Tributary Areas and Load Diagrams
(c) 2007, T. Bartlett Quimby
Tributary Areas for Lateral Loads
Last Revised: 11/04/2014
The use of tributary loads is also useful when considering lateral wind and earthquake loadings. The concept is particularly useful for wind loading where the force in the structure generally results from pressure loadings applied to various surfaces.
Consider the rectangular box structure shown in Figure TA.3.1. This structure has horizontal diaphragms at the roof and 2nd floor which provide lateral support of the wall studs which, in turn support the wall sheathing to which a lateral pressure can be applied.
If a uniform pressure is exerted on the walls between any two levels, then the wall studs each support a uniform load and half of their load is transferred to supporting diaphragm at the level above and half to supporting diaphragm at the level below.
For example, Figure TA.3.2 shows pressure P1 applied to the lower level wall and a pressure P2 applied to the upper floor wall.
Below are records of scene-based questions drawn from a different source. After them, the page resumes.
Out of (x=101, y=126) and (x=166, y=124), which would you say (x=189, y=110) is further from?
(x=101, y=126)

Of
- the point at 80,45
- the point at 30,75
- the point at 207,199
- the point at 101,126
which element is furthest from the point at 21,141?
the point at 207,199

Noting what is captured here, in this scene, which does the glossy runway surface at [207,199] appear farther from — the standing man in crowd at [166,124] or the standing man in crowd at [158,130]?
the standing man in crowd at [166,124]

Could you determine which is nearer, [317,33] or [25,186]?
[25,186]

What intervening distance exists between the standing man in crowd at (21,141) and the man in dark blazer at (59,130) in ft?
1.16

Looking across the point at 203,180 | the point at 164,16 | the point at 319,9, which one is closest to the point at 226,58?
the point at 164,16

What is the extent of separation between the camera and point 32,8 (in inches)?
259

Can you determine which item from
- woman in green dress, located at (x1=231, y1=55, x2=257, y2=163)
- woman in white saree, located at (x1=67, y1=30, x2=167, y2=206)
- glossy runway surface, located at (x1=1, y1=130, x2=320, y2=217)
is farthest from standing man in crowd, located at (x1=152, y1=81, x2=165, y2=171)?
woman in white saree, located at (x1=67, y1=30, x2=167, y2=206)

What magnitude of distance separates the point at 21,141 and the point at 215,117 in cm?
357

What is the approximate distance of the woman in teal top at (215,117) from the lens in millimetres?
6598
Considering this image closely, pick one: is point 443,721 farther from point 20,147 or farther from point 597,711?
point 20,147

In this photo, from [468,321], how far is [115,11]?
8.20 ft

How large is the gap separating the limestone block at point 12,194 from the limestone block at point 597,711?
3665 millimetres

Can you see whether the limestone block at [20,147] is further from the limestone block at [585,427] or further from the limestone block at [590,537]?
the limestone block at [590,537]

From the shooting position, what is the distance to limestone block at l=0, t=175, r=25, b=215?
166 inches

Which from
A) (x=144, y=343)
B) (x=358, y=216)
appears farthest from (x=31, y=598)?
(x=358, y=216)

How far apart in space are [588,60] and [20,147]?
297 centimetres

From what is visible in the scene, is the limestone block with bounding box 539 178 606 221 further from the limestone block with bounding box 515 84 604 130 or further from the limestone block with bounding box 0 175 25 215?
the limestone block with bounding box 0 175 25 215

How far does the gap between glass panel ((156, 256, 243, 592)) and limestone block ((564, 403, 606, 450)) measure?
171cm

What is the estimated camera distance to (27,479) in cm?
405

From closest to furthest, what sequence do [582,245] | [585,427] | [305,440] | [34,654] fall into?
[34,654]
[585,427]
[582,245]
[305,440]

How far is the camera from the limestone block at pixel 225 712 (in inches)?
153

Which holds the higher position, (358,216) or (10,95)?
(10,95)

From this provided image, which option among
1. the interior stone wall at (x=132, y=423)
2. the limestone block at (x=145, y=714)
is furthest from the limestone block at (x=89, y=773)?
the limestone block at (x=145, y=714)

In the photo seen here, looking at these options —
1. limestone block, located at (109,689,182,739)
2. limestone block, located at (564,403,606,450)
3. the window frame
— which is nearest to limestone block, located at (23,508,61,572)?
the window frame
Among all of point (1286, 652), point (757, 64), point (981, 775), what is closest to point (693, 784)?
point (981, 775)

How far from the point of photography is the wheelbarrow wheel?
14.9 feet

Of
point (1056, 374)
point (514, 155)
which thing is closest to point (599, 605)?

Each wall stud is a simply supported beam (spanning between floors) subjected to a uniform load resulting from the stud tributary area illustrated in Figure TA.3.3.
The area tributary to the wall stud equals the sum of half the distance to each adjacent stud (i.e. the tributary width) times the height of the stud. For the beam diagram the distributed load equals the tributary width times the uniform pressure. The load transferred to the support diaphragm equals the stud reaction which equals half the tributary area times the uniform pressure.
In this case, the roof diaphragm (which can be considered to be a beam spanning between the end walls parallel to the direction of the wind force) supports half of the area of the wall below it since it supports have the area of each of the wall studs. Similarly, the second floor diaphragm supports half the area of the upper studs and half the area of the lower studs. Note that the pressures are different on the studs below and above the second floor diaphragm. The area of the lower half of the first floor studs is supported by the foundation. Figure TA.3.4 illustrates the areas tributary to each diaphragm.
Figure TA.3.5 shows the load diagrams for the two diaphragms. The distributed load on the roof diaphragm, wR, and the second floor diaphragm, w2, equal:
wR = P2 * (Trib Height) = P2 * (H2 /2)
w2 = P2 * (Trib Height) + P1 * (Trib Height) = P2 * (H2 / 2) + P1 * (H1 / 2)
The diaphragms are considered simply supported beams with uniform loads. The diaphragms are supported by the walls at either end of the diaphragm that are parallel to the direction of force. Consequently, the point load applied to each of the supporting walls (known as shear walls) at the diaphragm levels equals half the load supported laterally by the diaphragms. This results in the tributary areas for each wall as shown in Figure TA.3.6.
Figure TA.3.7 shows a free body diagram of one of the end end walls with the forces that they receive from the diaphragms. The forces are computed as:
FR = P2 * (H2 / 2) * (L1 / 2)
F2 = [P2 * (H2 / 2) + P1 * (H1 / 2)] * (L1 / 2)
Using tributary area concepts, any of the forces described above can be computed without necessarily following the whole load path through. All the forces are functions of uniform pressures times areas.
There are other arrangements of structural members that can be devised to resist lateral pressures. The key to getting the right diagrams is to pay attention to the direction of the framing. You can always work your way through the load path, from sheathing to foundation, if there are any questions.